Tubulointerstitial nephritis

Tubulointerstitial nephritis (TIN) or Tubulointerstitial diseases can be of two types- Primary and Secondary

Secondary tubulointerstitial disease: Inflammation or fibrosis of the renal interstitium and atrophy of the tubular compartment following the glomeruli or vascular diseases.

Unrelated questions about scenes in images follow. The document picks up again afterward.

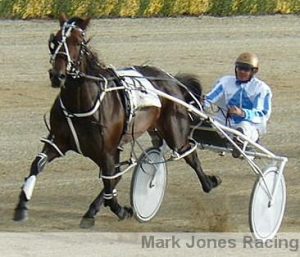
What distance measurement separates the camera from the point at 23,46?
20.3 m

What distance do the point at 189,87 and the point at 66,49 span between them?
1.79 metres

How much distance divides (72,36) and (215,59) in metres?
11.7

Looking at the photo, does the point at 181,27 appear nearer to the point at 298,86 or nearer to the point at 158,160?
the point at 298,86

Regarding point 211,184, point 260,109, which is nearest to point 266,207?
point 260,109

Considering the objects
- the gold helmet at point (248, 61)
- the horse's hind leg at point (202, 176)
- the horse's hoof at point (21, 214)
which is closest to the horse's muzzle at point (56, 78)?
the horse's hoof at point (21, 214)

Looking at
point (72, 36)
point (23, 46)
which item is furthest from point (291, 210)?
point (23, 46)

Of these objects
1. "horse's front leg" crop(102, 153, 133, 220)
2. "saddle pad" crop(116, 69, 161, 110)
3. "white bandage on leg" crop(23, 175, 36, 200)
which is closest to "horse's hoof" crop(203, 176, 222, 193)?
"saddle pad" crop(116, 69, 161, 110)

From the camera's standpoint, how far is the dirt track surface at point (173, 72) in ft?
28.3

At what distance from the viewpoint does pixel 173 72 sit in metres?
17.5

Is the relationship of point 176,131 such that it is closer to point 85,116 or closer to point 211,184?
point 211,184

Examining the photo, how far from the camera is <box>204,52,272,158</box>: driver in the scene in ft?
27.3

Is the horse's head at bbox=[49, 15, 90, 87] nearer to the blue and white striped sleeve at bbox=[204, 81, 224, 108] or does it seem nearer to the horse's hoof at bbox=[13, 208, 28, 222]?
the horse's hoof at bbox=[13, 208, 28, 222]

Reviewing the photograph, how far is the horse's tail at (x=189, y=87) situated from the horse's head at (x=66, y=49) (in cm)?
136

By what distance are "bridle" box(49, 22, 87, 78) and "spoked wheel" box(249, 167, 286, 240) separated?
1508 mm
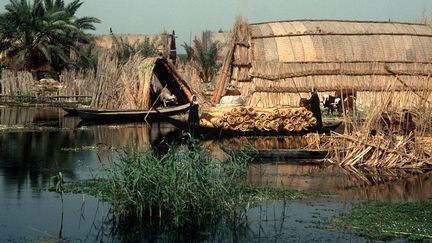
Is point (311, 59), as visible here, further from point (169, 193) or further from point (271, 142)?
point (169, 193)

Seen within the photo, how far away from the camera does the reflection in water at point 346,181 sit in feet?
40.2

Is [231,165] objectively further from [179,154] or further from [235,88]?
[235,88]

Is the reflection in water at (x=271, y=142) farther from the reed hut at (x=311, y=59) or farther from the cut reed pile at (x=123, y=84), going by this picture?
the cut reed pile at (x=123, y=84)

Primary Tubulointerstitial Nephritis (TIN)- primarily affects the tubules and interstitium, with relative sparing of the glomeruli and renal vessels. Glomerulus and renal vessels get involved in the later stages of the disease.

Primary Tubulointerstitial nephritis can be acute and chronic tubulointerstitial nephritis (TIN).

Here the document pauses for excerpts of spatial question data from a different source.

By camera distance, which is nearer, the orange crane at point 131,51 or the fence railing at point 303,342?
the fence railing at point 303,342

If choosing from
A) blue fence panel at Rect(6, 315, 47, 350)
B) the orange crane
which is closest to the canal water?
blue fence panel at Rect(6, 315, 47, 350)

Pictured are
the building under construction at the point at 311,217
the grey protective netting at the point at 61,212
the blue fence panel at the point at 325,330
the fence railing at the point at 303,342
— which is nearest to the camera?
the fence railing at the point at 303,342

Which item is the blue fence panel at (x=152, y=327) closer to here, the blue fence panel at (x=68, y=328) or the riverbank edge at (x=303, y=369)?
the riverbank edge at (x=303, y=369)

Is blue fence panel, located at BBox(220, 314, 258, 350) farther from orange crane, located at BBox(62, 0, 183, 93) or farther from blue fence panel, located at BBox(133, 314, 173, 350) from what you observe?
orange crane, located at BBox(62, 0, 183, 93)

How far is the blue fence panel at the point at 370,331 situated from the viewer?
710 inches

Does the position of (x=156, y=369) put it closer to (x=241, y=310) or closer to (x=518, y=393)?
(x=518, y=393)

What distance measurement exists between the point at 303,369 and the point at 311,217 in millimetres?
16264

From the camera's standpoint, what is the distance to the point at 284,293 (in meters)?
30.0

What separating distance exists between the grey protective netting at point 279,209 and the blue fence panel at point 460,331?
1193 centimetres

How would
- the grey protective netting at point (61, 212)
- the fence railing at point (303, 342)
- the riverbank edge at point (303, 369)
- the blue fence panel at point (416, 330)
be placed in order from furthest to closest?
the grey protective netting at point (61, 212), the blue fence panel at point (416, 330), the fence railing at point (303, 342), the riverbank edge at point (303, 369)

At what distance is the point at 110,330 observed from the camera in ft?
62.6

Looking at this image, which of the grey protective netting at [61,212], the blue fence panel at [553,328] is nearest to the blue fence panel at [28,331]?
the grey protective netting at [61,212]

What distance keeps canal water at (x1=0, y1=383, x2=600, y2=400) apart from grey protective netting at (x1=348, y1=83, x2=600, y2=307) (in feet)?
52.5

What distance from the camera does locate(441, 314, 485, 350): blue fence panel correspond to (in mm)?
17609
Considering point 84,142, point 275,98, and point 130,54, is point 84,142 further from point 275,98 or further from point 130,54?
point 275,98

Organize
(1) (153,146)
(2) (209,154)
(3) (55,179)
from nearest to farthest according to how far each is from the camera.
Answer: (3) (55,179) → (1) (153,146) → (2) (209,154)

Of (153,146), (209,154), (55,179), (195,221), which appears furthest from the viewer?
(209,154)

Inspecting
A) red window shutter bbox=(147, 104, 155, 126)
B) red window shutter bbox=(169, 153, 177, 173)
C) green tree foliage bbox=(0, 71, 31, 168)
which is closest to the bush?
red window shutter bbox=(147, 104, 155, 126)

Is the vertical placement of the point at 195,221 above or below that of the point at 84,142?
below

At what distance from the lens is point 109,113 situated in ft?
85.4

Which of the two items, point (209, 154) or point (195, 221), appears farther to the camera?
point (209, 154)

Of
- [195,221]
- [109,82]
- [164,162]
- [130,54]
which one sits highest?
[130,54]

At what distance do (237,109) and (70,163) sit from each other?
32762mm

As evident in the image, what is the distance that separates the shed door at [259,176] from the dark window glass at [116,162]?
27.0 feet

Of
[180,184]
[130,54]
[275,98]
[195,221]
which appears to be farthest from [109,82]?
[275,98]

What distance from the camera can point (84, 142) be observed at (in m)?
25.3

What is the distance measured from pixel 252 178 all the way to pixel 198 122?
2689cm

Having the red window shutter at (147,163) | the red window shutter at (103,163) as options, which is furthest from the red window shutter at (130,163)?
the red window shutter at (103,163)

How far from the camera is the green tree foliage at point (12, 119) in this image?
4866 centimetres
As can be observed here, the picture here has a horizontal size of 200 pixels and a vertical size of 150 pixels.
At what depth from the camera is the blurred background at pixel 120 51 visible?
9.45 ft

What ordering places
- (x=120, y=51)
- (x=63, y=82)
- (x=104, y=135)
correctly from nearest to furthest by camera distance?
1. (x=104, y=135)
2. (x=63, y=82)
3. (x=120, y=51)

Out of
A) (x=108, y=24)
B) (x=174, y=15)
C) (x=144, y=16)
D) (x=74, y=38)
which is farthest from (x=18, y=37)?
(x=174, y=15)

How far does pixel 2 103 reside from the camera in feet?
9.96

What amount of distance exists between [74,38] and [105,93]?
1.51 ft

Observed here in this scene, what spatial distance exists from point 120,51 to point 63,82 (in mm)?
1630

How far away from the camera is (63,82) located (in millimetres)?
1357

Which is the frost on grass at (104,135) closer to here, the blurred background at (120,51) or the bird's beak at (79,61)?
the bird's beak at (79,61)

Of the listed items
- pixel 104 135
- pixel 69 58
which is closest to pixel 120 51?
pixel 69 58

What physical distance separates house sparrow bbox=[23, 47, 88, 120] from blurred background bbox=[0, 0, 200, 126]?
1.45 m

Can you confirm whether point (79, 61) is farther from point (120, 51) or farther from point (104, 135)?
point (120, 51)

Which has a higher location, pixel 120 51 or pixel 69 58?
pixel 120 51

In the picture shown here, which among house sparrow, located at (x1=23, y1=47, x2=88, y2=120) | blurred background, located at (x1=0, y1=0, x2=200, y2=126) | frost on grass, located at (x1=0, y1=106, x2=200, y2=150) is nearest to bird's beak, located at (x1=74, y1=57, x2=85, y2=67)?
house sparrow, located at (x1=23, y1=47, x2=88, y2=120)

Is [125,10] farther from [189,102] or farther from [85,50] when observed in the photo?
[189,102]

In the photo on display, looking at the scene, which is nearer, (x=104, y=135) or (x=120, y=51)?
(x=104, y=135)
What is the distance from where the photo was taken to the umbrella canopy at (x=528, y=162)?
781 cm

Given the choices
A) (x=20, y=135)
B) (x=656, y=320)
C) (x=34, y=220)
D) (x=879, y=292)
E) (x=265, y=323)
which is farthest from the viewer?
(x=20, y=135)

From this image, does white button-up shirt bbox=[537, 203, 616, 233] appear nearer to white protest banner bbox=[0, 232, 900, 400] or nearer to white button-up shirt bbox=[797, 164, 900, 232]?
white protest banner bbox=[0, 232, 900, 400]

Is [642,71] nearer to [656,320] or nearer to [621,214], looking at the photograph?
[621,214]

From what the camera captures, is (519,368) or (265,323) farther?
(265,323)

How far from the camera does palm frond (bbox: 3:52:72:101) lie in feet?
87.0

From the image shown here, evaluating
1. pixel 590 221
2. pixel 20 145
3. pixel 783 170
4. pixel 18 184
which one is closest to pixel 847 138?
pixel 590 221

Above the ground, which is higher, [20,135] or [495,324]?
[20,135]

Acute Tubulointerstitial Nephritis (ATIN)-Tubulo-interstitial inflammation causes a rapid decline in renal function within days to weeks. It is reversible with early diagnosis and prompt treatment.

Causes and Pathogenesis of ATIN

Drug-induced TIN

Following drugs are the most common etiological factor of Drug-induced ATIN-

• Penicillin
• Rifampicin
• Diuretics
• Proton pump inhibitors
• NSAIDs
• Sulfa Drugs
• Phenytoin

Tubular secretion of the drug→ Drug act as a HAPTEN →Drug binds with the cytoplasmic or extracellular components of Tubular Cells →Drug becomes IMMUNOGENIC → Immune-mediated tubular-interstitial damage (Type I hypersensitivity or Type IV hypersensitivity).

 Type I hypersensitivity

IgE mediated Tubular and Interstitial damage

Classical Triad of Drug-Induced TIN

• Eosinophilia
• Rashes
• Fever

Type IV hypersensitivity - T Cell-mediated Tubular and interstitial damage

 Autoimmune Diseases 

Autoantibodies and immune complexes lead to Immune-mediated tubular-interstitial damage.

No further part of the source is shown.